By Maureen Mullen
BOSTON – Three things we learned in the Red Sox' 5-3, 10-inning loss to the Astros on Friday night at Fenway Park:
1) Red Sox pitching couldn’t shutdown innings with two outs.
Facing one of the worst teams in baseball – although, the Sox also find themselves in that category – Red Sox pitchers allowed the Astros to score all five runs with two outs. Starter Clay Buchholz gave up two runs on seven hits over seven innings. That’s a decent line. But both runs – including a tying home run by Robbie Grossman in the seventh – and five of the seven hits he allowed came with two outs. In the fifth inning, with the Sox leading 2-0, he allowed three consecutive batters – Nos. 8, 9, and 1 – to reach on two-out singles, cutting the Sox lead in half.
In the eighth, Edward Mujica allowed the only two batters he faced to reach base on consecutive singles to open the inning. Tommy Layne entered and struck out the only two batters he faced. Burke Badenhop entered, becoming part of one of the strangest plays of the season, as the Astros scored to tie it at 3.
Craig Breslow entered to start the 10th, allowing the first three batters to reach – on consecutive singles before hitting a batter. He got a fly ball, ending his outing. Junichi Tazawa entered, getting his first batter to pop up for the second out of the inning, before giving up a ground-rule, two-run double to Jake Marisnick, whose bloop hit fell just inside the foul line in shallow right field before bouncing into the seats.
It’s easy to find reasons – or excuses – for these kinds of hits. But, against a team that is on pace to have the third or fourth pick in the draft, the Sox need better pitching.
2. The Sox young players are playing like young players.
If Xander Bogaerts had to do it over again, he would have gone to first base with his eighth-inning play on Matt Dominguez’s soft line drive with two outs that tied the score.
Still, it wasn’t just the fielding play.
The Sox 6-9 hitters – Bogaerts, Will Middlebrooks, Jackie Bradley, and Christian Vazquez, three rookies and Middlebrooks, who is trying to re-establish himself – went a combined 1-for-15 with a run scored and five strikeouts. Vazquez, who went 1-for-4 with a run scored, is batting just .237 to lead the quartet. Middlebrooks is batting .176.
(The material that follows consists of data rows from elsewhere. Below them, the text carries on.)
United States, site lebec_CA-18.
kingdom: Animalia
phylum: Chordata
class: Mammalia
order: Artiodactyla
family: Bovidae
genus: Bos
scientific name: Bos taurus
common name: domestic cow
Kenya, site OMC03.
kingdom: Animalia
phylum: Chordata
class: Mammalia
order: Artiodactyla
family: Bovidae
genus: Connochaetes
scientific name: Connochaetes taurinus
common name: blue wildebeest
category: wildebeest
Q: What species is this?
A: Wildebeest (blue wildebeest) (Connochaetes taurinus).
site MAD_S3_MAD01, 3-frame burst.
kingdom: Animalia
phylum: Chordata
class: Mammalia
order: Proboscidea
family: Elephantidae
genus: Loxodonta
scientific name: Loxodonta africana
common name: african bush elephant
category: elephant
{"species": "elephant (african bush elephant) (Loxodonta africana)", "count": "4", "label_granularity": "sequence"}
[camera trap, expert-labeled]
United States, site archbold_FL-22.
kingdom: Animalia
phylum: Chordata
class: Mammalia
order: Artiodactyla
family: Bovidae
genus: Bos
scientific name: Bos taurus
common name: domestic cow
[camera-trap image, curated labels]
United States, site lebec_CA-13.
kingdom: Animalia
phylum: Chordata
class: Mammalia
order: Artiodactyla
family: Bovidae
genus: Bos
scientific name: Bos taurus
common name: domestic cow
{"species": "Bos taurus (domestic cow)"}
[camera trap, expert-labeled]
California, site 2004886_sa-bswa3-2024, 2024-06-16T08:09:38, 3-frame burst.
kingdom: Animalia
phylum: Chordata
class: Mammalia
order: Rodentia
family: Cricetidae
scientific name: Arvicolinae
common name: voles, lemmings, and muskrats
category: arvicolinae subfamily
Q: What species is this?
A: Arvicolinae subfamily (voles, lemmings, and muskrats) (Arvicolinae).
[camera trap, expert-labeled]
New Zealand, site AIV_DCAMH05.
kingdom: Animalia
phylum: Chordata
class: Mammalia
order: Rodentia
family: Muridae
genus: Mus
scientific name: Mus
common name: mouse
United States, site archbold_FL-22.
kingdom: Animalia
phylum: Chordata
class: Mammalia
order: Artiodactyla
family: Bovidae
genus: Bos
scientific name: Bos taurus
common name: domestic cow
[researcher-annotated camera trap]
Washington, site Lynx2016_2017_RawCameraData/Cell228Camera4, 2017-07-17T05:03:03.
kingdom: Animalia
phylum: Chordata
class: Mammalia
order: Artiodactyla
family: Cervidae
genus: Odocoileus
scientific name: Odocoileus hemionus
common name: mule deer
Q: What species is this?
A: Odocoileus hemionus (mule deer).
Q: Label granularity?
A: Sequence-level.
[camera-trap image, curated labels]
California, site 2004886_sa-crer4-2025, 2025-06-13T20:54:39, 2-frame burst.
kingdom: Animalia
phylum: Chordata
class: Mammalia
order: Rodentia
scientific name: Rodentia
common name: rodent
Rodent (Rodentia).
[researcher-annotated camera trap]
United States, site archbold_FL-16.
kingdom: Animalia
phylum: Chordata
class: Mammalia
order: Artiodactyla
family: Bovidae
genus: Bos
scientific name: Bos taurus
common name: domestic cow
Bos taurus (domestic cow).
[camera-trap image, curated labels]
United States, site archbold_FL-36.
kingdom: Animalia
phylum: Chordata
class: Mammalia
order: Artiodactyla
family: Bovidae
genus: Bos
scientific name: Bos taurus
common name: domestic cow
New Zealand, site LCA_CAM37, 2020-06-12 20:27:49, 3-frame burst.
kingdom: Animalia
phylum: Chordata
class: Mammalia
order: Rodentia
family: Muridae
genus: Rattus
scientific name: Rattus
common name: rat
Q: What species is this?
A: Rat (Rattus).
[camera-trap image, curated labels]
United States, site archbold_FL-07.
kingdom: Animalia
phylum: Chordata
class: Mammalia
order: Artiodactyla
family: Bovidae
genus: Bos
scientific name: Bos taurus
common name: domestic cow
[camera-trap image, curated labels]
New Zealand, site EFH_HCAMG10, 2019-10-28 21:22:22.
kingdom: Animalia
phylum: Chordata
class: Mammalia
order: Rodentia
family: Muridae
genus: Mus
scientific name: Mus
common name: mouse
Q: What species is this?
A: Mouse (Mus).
To be fair, though, there was little the Sox could do with Astros pitching. In all, they went 6-for-34 with three walks and 11 strikeouts. Houston left-hander Dallas Keuchel recorded eight strikeouts, matching a season high for the third time.
3. Yoenis Cespedes can hit a baseball really far really fast.
Cespedes went 1-for-4, accounting for two of the Sox runs with his 20th home run of the season, third with the Sox, and first of his career in 10 games at Fenway Park. He opened the scoring with a laser-beam line drive that cleared the top of the wall in left field into the Monster seats, scoring David Ortiz, who led off the fourth with a single.
All three of Cespedes’ home runs since joining the Sox have given them the lead. In seven games since Aug. 8, he has driven in 10 of the Sox’ 31 runs, or 32 percent. He joined Evan Longoria as the only American League players since 2004 to hit at least 20 home runs in each of their first three major league seasons.